Copy the data below word for word, from the line with "How far does" to the line with "18278 millimetres", including both of those lines.
+++++
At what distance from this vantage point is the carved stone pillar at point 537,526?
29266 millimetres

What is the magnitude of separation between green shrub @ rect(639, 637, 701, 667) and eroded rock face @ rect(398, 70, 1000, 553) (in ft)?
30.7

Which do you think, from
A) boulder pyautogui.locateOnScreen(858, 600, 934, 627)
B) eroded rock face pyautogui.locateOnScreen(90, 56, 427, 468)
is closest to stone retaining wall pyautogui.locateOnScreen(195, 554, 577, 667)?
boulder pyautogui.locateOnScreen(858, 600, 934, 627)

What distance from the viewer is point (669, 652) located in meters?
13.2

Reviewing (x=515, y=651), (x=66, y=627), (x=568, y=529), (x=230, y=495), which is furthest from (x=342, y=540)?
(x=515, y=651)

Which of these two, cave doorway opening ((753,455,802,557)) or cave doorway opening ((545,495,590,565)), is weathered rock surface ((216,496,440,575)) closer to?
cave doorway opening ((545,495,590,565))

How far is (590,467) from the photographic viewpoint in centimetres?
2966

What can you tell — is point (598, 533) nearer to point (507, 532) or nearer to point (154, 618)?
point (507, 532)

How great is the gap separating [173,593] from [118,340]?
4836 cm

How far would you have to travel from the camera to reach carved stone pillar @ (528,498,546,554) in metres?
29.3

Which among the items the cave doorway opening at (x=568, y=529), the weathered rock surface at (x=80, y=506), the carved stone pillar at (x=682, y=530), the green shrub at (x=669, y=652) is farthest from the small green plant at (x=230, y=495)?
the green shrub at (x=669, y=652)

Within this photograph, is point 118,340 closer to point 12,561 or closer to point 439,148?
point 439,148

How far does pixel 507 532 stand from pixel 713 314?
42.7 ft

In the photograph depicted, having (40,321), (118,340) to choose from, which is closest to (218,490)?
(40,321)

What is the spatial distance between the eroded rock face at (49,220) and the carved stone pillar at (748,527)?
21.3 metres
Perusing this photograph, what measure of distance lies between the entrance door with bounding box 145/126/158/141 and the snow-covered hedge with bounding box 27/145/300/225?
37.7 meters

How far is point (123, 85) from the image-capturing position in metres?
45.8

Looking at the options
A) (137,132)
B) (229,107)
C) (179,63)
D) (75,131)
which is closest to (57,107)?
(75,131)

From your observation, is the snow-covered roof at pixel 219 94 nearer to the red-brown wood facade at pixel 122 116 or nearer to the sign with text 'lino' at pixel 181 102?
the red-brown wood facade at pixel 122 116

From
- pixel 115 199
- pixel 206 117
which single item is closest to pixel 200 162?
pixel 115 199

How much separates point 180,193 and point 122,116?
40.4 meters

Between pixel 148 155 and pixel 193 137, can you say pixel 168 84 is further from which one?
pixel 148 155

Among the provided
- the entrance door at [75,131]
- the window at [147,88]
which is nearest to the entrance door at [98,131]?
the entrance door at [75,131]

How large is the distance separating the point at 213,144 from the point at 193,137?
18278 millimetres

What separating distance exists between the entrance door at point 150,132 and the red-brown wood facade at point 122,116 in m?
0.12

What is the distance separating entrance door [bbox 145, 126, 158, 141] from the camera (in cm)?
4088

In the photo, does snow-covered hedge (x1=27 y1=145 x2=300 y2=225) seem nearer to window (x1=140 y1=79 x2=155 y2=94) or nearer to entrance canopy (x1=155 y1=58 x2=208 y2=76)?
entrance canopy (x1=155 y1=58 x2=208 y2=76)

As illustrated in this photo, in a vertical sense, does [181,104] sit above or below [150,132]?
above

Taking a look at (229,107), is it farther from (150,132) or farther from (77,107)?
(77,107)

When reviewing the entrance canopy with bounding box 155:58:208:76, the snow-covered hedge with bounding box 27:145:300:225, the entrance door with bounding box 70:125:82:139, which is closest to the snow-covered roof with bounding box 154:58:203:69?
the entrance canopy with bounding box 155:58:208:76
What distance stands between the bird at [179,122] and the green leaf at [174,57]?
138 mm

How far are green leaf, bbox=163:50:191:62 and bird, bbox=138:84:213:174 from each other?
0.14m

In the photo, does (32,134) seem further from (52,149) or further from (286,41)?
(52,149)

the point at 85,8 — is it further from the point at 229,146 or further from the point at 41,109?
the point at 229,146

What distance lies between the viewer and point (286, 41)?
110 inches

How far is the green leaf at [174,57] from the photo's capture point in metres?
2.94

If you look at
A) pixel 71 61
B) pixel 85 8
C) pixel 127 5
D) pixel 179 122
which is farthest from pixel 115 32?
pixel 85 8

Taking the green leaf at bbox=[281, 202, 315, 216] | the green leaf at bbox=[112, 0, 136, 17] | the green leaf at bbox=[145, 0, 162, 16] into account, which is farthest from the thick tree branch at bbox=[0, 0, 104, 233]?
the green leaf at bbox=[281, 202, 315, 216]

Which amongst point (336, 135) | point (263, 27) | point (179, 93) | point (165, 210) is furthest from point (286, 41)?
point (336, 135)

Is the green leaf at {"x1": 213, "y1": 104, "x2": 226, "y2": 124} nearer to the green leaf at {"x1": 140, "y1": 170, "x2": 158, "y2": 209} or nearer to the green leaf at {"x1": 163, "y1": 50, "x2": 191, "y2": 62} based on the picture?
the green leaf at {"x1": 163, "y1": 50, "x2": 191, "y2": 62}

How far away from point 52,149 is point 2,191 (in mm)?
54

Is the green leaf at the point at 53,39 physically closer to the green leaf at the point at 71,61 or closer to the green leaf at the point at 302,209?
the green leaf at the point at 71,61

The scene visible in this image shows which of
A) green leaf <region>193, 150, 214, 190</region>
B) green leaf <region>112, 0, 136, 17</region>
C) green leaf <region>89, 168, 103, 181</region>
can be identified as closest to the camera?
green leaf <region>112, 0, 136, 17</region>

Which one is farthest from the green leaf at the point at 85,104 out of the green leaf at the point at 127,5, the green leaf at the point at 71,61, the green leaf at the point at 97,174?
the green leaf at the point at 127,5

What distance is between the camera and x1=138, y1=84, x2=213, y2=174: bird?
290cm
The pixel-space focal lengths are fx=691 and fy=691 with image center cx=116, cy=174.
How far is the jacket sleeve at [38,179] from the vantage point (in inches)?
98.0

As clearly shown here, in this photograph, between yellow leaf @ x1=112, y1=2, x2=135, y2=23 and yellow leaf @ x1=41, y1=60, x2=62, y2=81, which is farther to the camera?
+++++
- Full answer -
How far does pixel 507 532 stand from pixel 713 314?
42.7 ft

In the photograph depicted, having (40,321), (118,340) to choose from, which is closest to (218,490)?
(40,321)

What is the spatial distance between the eroded rock face at (49,220) and the carved stone pillar at (748,527)?
21.3 metres
Perusing this photograph, what measure of distance lies between the entrance door with bounding box 145/126/158/141 and the snow-covered hedge with bounding box 27/145/300/225?
37.7 meters

How far is point (123, 85) from the image-capturing position in metres?
45.8

Looking at the options
A) (137,132)
B) (229,107)
C) (179,63)
D) (75,131)
which is closest to (57,107)?
(75,131)

From your observation, is the snow-covered roof at pixel 219 94 nearer to the red-brown wood facade at pixel 122 116 or nearer to the sign with text 'lino' at pixel 181 102?
the red-brown wood facade at pixel 122 116

From
- pixel 115 199
- pixel 206 117
which single item is closest to pixel 200 162?
pixel 115 199

How much separates point 180,193 and point 122,116?
40.4 meters

Between pixel 148 155 and pixel 193 137, can you say pixel 168 84 is further from which one?
pixel 148 155

Among the provided
- the entrance door at [75,131]
- the window at [147,88]
which is nearest to the entrance door at [98,131]?
the entrance door at [75,131]

How large is the distance separating the point at 213,144 from the point at 193,137?
18278 millimetres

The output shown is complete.